On s’enduit d’huile de coprah parfumée au tiaré ou à l’ylang-ylang, on se pare de couronnes et de colliers de fleurs d’un jour, on s’habille de coco tressé et de feuilles d’aouti pour danser le tamouré.
Au Sud de l’archipel, l’île de Fatu Hiva reste la plus isolée et la plus humide. On ne peut qu’être saisi par la beauté sauvage de cette île, véritable bastion rocheux aux vallées profondes et verdoyantes, envahies de bananiers, citronniers et manguiers. Une des spécialités locales est le bouquet parfumé (umuhei ou kumu hei). Selon la fonction qu’il est sensé remplir (attirer un amant, un futur époux…), les vahinés utilisent un savant mélange de fleurs, de plantes et d’essences différentes et le portent dans leurs cheveux ou en couronne de tête pour développer leur sensualité et éveiller les ardeurs masculines. Il ne s’agit pas d’associer ces plantes odorantes n’importe comment mais de composer avec certaines d’entre elles une harmonie olfactive sans qu’aucune fragrance n’écrase les autres.
On s’est laissé conter qu’autrefois, à Fatu Hiva, la future épouse était enveloppée la veille du mariage dans un tapa (un tissu à base d’écorce battue) rempli des plantes parfumées du umuhei (vétiver, jasmin, fleurs de tiaré, d’ylang-ylang, feuilles de menthe et de basilic, de bractées de pandanus, le tout saupoudré de santal), dans lequel on ajoutait de la fumée de tabac pour accentuer les arômes avant de le fermer.
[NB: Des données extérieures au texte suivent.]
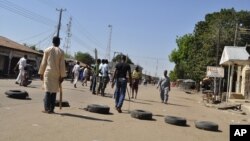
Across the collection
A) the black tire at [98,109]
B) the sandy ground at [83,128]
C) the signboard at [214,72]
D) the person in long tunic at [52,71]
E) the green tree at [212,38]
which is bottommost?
the sandy ground at [83,128]

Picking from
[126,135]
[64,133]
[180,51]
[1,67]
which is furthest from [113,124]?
[180,51]

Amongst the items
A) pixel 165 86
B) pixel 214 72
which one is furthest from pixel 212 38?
pixel 165 86

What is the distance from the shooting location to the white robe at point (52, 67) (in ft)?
36.8

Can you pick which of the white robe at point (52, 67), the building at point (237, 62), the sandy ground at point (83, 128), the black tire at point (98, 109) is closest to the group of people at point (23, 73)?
the sandy ground at point (83, 128)

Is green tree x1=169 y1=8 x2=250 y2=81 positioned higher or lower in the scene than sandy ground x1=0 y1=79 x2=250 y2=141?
higher

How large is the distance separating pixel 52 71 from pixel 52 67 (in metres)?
0.10

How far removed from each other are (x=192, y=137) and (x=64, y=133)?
131 inches

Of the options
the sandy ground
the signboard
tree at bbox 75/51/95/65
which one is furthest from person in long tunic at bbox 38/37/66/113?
tree at bbox 75/51/95/65

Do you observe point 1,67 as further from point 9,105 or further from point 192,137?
point 192,137

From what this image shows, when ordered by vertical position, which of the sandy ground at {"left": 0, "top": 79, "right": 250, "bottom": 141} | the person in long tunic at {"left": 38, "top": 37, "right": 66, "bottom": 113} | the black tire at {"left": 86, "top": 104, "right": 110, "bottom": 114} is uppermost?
the person in long tunic at {"left": 38, "top": 37, "right": 66, "bottom": 113}

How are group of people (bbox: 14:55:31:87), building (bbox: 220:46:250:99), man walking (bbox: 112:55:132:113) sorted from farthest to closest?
1. building (bbox: 220:46:250:99)
2. group of people (bbox: 14:55:31:87)
3. man walking (bbox: 112:55:132:113)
Lors du mariage, en ouvrant le tapa, l’époux était ensorcelé par le parfum et ne pouvait que succomber aux charmes de sa vahiné.
Le tapa, appelé kahu en marquisien, est obtenu en battant la partie interne de l’écorce de certains arbres (banian, ficus, mûrier, arbre à pain). Il servait autrefois de matériau lors des rituels et de vêtements couvrant les corps des hommes et des femmes des épaules aux pieds, le ahu, et pouvait être parfumé et décoré avec des motifs ancestraux. Le tapa fut interdit à l’arrivée des missionnaires français à la fin du XVIIIème siècle et faillit tomber dans l’oubli. Jusqu’à leur venue, les Polynésiens ne disposaient que de l’étoffe végétale pour habiller aussi bien les hommes que les effigies des dieux, pour envelopper les nouveau-nés et servir de linceul aux morts. Ils en faisaient des tapis, des couvertures, des pareu, des ceintures… La colonisation généralisa l’usage des étoffes tissées et des vêtements occidentaux et le tapa faillit disparaître. Heureusement, les femmes se sont transmis en secret ce savoir-faire unique, de génération en génération. Dans les années 1985-87, dans le cadre du Programme de Sauvetage du Patrimoine Ethnographique (PSPE-CPSH), les techniques relatives à la confection du tapa ont été recueillies auprès des dernières personnes âgées qui en réalisaient encore. Aujourd’hui, l’art de la confection du tapa est presque exclusivement pratiqué dans l’île de Fatu Hiva et est une attraction pour les touristes. Le ahu est désormais remplacé par la « robe mission » ou des tenues occidentales, dévoilant plus ou moins le corps.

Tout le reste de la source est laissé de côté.